Thu Mar 28 22:36:19 EDT 2024: Will determine barcodes with at least: 100 mitochondrial reads.
Thu Mar 28 22:36:19 EDT 2024: User specified mitochondrial genome matches .bam file
Thu Mar 28 22:36:23 EDT 2024: Finished determining/splitting barcodes for genotyping.
Thu Mar 28 22:36:23 EDT 2024: Genotyping samples with 2 threads
where the above is the end of the log message. If I look in "final/" this is all I see:
[final]$ ls
barcodeQuants.tsv chrM_refAllele.txt passingBarcodes.tsv
My environment for running maegatk looks like this and is based on your description in the readme.
name: "maegatk"
channels:
- conda-forge
- bioconda
- defaults
dependencies:
- openjdk
- python >= 3.8
- snakemake == 6.15.5
- bwa == 0.7.17
- samtools >= 1.9
- freebayes
- r-base == 4.0.3 # dplyr, data.table, Matrix, GenomicRanges, SummarizedExperiment
- pip:
- maegatk == 0.2.0
- ruamel.yaml <= 0.18.0
Thanks!
@alecpnkw do you have any log files in logs/? My snakemake version is 7.18.2, but I don't think maegatk was ever tested with a particular version of it.
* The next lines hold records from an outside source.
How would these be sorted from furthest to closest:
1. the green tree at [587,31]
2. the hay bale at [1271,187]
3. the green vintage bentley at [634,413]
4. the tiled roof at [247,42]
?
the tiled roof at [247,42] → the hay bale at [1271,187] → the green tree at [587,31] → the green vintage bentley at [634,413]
If nothing informative comes from logs/, try modifying snakecmd_scatter
and snakecmd_gather
commands in your cli.py by providing a full path to snakemake in case your system doesn't see it, like
snakecmd_scatter = '/full/path/to/snakemake'+snakeclust+' --snakefile ' + script_dir + '/bin/snake/Snakefile.maegatk.Scatter --cores '+ncores+' --config cfp="' + y_s + '" --stats '+snake_stats + snake_log_out
If that won't work either, try this: Following this issue, try upgrading ruamel.yaml to the current version, then make the modifications described below, then remove the output directory and rerun it from scratch:
Replace your entire cli.py with the code from https://github.com/caleblareau/maegatk/blob/master/maegatk/cli.py
Modify oneSample_maegatk.py:
change this
from ruamel import yaml
into this
from ruamel.yaml import YAML
then change this
config = yaml.load(stream, Loader=yaml.Loader)
into this
yaml = YAML(typ='rt')
config = yaml.load(stream)
Thanks, knowing that a later snakemake versions runs in helpful. I'd like to try to keep the source the same as v0.2.0 for deployment reasons but happy to test if I can't get anything else to work. Based on the issues you linked I tweaked my environment to change the ruamel.yaml version to 0.17 and now am getting better results (!). It looks like the final output is there (final/maegatk.rds
), and final/maegatk.depthTable.txt
looks like this:
TGGTAGTGAACC-1 57.35
GGGTTCGCCTCC-1 66.34
TTCCTACGCAAT-1 55.25
CCCGTCGTGGTA-1 53.17
CCACAAAACATG-1 48.12
GTACCCACAGCC-1 43.3
GGCGCTAATGAA-1 67.39
ACAATTAGCACT-1 51.39
CTAACCCGGAAT-1 42.79
GACCGTGCATTT-1 52.64
Still, I am not getting any logs inside logs/rmdupslogs
and getting dumped cores that I think correspond to the java jobs. Should I be seeing logs for rmdups in the test output?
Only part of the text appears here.